Half of the weakened passengers, exhaling from those inconceivable anguishes which the roll of a vessel carries in the nerves and in all the moods of the body agitated in opposite directions, had not even the strength to worry about the danger. The other half uttered cries and prayers; the sails were torn, the masts broken, the ship half open. Worked who could, nobody was heard, nobody commanded. The Anabaptist was helping a little the maneuver; he was on the deck; a furious sailor strikes him roughly and spreads it on the planks; but at the blow he gave him, he himself had such a violent shock that he fell out of the ship, head first. He remained suspended and hung on a part of a broken mast. The good Jacques went to his assistance, helped him to go up, and from the effort he made, he was thrown into the sea at the sight of the sailor, who let him perish without deigning to look at him. Candide approaches, sees his benefactor who reappears for a moment, and who is engulfed for ever. He wishes to throw himself after him into the sea; the philosopher Pangloss prevents it by proving to him that the roadstead of Lisbon had been purposely formed so that this Anabaptist might be drowned in it. While he proved it a priori, the ship opened, all perished except Pangloss, Candide, and that brutal sailor who had drowned the virtuous Anabaptist; the rascal swam happily to the shore, where Pangloss and Candide were carried on a plank.
When they returned a little to them, they marched towards Lisbon; there remained to them some money, with which they hoped to escape from hunger after having escaped the tempest.

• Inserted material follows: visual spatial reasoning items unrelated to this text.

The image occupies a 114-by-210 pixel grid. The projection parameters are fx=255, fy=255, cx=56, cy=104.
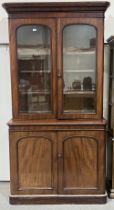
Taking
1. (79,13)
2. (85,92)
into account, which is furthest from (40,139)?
(79,13)

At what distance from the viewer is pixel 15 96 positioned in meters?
2.82

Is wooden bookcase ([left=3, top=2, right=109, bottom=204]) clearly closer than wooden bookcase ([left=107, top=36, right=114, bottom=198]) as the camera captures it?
Yes

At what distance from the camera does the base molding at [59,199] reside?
2.88 metres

Scarcely have they set foot in the city, weeping for the death of their benefactor, that they feel the earth trembling under their feet. [The earthquake of Lisbon was on 1st of November, 1755] The sea rises bubbling in the harbor, and breaks the ships which are at anchor. Swirls of flames and ashes cover the streets and public squares; the houses collapse, the roofs are overturned on the foundations, and the foundations are dispersed; thirty thousand inhabitants of every age and sex are crushed under ruins. The sailor said whistling and swearing:
“There will be something to be gained here.”
“What can be the reason for this phenomenon?” said Pangloss.
“Here is the last day of the world!” exclaimed Candide.
The sailor runs incontinently in the midst of the debris, confronts death to find money, finds it, seizes it, gets drunk, and having slept himself sober, buys the favors of the first girl of good will encountered on the ruins of destroyed houses, and in the midst of the dying and the dead. Pangloss, however, pulled him by the sleeve.
“My friend,” he said, “it is not well; you miss the universal reason, you take your time badly.“
“Head and blood,” replied the other, “I am a sailor and born at Batavia; I walked four times on the crucifix in four voyages to Japo; you found you man with your universal reason!“
Candide was wounded by some shards of stone; he was lying in the street and covered with debris. He said to Pangloss:
“Alas! Give me a little wine and oil; I’m dying.“
“This earthquake is not a new thing,” replied Pangloss; “the city of Lima experienced the same shocks in America last year; same causes, same effects; there is certainly a trail of sulfur underground from Lima to Lisbon.“
“Nothing is more probable,“ said Candide; “but, for God, a little oil and wine.“
“How likely?“ replied the philosopher, “I maintain that the thing is demonstrated.”
Candide lost consciousness, and Pangloss brought him a little water from a neighboring fountain.
The next day, having found a few mouthfuls of food by slipping through the rubbish, they repaired their strength a little. Then they worked like others to relieve the inhabitants who had escaped death. Some citizens, rescued by them, gave them a dinner as good as they could in such a disaster; it is true that the meal was sad; the diners watered their bread with their tears; but Pangloss consoled them, assuring them that things could not be otherwise:
“Because,“ he said, “all this is the best; for if there is a volcano in Lisbon, it could not be elsewhere; for it is impossible that things should not be where they are, for all is well.“
A little black man, familiar to the inquisition, who was next to him, spoke politely and said:
“Apparently, monsieur does not believe in original sin; because if everything is at its best, there was neither a fall nor a punishment.“
“I ask your Excellency very humbly for forgiveness,” replied Pangloss, still more politely, “for the fall of man and the curse necessarily entered into the best of possible worlds.“
“Do not you believe in freedom?“ said the familiar.
“Your Excellency will excuse me,” said Pangloss; “freedom can subsist with absolute necessity; for it was necessary that we should be free; for at last the determined will…“
Pangloss was in the middle of his sentence, when the familiar nodded to his footman, which served him to drink wine of Porto or Oporto.